Regarding the ICH guidelines, robustness is a substantial issue in the development of new analytical method validation [30]. Robustness of an analytical method is determined by applying changes in analysis conditions such as flow rate, the mobile phase composition, temperature, and detection wavelength [17]. The repeatability of the obtained data from these studies showed the robustness of the developed analytical method. Table 3 shows the recovery data of PTX/LPT under deliberate changes in the main factors of analysis. As seen in these series of data, there are no significant changes under the modified conditions (p-value < 0.05). Comparing the results from two different laboratories and two analysts, we confirmed the ruggedness of the new method. These results demonstrated that the method is not influenced by the laboratory and the analyst.

Tab. 3

The Influence of Changes in the Experimental Conditions on the Response of the HPLC Method (n=3, Mean, SD).

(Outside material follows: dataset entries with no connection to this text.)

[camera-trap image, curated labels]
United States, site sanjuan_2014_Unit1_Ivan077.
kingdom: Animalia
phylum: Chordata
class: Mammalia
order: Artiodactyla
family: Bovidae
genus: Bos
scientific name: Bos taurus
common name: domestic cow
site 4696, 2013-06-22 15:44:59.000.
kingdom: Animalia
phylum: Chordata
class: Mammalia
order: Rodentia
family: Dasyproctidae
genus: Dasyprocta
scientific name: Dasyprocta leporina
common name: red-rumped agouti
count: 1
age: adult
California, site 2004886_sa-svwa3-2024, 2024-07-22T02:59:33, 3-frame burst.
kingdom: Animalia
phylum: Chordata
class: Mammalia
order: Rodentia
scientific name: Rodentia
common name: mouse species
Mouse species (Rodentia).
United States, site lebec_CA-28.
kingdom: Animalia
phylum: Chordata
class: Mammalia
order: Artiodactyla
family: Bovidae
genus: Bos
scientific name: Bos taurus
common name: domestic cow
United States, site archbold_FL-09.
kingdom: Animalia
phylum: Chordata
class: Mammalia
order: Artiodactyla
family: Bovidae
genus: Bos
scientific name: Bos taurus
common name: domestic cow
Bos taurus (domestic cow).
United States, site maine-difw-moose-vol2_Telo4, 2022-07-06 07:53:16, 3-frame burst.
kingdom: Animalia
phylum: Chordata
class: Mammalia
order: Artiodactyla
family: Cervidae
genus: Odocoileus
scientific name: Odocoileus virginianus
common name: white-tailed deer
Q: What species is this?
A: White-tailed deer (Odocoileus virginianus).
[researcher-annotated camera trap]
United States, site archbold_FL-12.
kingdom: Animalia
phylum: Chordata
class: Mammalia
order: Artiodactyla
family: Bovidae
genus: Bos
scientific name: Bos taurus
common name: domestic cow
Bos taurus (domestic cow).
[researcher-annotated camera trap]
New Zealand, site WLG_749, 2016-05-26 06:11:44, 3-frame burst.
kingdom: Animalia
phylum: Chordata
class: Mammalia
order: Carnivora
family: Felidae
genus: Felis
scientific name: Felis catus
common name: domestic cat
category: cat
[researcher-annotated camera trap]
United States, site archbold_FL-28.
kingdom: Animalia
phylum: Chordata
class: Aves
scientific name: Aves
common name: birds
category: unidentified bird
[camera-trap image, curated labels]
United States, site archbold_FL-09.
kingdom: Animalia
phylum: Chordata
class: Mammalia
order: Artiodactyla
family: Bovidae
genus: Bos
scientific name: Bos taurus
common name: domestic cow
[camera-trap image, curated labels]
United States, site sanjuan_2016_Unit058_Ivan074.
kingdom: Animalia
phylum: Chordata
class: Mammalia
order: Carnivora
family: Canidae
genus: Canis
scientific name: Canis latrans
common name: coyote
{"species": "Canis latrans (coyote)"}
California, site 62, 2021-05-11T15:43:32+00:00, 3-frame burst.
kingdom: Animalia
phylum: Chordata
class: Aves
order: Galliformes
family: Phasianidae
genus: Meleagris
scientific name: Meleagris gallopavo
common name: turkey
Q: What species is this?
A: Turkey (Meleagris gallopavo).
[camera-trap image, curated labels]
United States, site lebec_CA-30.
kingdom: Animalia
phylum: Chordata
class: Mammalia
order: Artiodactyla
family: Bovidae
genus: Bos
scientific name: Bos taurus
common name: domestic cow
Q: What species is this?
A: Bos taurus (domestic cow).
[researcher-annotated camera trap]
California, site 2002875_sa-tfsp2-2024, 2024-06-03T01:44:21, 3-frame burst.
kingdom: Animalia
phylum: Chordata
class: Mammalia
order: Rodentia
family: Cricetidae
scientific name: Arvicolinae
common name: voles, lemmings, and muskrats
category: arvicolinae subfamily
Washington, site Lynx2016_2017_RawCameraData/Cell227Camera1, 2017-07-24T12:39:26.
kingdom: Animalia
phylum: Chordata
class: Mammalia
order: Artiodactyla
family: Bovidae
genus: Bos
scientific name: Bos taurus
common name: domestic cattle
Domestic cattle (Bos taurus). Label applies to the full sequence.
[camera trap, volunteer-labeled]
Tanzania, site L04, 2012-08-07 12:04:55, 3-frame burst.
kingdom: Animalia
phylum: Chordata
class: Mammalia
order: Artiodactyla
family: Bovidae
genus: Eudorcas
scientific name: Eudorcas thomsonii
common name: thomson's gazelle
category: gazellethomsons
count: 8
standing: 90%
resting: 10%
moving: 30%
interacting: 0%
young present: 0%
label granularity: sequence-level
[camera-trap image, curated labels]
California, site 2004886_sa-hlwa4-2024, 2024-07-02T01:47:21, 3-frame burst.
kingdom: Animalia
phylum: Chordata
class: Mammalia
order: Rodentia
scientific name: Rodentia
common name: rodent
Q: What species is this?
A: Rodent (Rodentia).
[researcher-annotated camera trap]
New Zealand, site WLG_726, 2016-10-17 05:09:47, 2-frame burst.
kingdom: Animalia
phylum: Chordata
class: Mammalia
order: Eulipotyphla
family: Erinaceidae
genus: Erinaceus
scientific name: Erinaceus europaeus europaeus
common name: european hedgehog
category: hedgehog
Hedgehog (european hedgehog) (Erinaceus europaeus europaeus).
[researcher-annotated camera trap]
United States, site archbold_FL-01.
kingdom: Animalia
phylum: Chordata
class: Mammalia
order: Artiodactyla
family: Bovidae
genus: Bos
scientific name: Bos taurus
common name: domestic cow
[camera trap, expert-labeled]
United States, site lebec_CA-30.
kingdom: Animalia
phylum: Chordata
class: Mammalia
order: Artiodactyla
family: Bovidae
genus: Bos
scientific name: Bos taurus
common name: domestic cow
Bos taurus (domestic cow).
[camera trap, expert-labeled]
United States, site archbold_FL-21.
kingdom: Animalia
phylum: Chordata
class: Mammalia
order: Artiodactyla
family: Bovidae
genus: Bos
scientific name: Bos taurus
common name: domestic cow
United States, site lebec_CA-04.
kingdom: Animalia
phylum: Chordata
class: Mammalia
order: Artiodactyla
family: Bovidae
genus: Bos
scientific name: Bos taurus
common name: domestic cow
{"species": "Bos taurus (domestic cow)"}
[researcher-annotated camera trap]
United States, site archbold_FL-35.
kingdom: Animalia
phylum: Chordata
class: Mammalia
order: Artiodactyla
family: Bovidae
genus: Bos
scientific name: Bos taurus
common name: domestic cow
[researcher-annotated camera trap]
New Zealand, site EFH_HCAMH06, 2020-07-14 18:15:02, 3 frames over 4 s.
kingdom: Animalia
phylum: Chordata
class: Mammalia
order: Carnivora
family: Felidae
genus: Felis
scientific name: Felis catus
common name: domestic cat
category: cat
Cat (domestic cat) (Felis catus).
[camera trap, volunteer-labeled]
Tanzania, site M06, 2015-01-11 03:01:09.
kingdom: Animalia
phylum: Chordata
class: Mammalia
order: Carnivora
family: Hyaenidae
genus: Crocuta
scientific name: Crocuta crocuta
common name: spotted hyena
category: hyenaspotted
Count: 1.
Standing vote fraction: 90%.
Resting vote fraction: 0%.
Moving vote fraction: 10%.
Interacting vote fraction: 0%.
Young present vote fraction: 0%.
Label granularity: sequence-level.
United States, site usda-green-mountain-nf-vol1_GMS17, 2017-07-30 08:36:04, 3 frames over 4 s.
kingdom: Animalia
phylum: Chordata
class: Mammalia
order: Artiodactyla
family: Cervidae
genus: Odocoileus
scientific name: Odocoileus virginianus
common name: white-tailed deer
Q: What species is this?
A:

Stability studies were performed for three QC concentrations. Samples were incubated for 24 hours in the room (25°C) and refrigerator temperatures (2–8°C) and analyzed by means of the recovery percentage afterwards. According to the results which are summarized in Table 4, for both samples (room and refrigerator temperatures), no significant changes in recovery were found. Also, no significant changes in the resolution and retention times were detected for both drugs (Fig. 3).

Tab. 4

The Stability Study of Paclitaxel and Lapatinib in Different Temperatures (n=3, Mean, SD).

Fig. 3

Chromatograms of PTX and LPT in a (refrigerated samples) and b (room temperature samples).

In Vitro Release

The in vitro release profile of the PTX/LPT-loaded micelle is shown in Fig. 4. In the first five hours of the release study, both chemotherapeutic agents demonstrated an initial burst release. After the initial burst release, a sustained release pattern was observed in the next 25 hours. LPT released more slowly in comparison to PTX due to its more hydrophobic characteristics. After 30 hours, both PTX and LPT reached the plateau phase. According to the obtained results from the release study, it can be concluded that the newly developed method is suitable for the determination of the PTX/LPT concentration in release media.

Fig. 4

In vitro release profile of PTX and LPT in PBS (pH= 7.4, 37 ± 0.5°C, 50 rpm).

Conclusion

A rapid, precise, and simple method was developed for simultaneous analysis of PTX and LPT by means of an HPLC method. The newly developed method showed acceptable precision and accuracy at least in the concentration range of 5 to 80 μg/mL. The developed method represented good resolution for both PTX and LPT. The validated analytical method is simple and reproducible which can be used in quality control departments. Moreover, by this method, the release profile of PTX and LPT from nano-micellar system was analyzed precisely.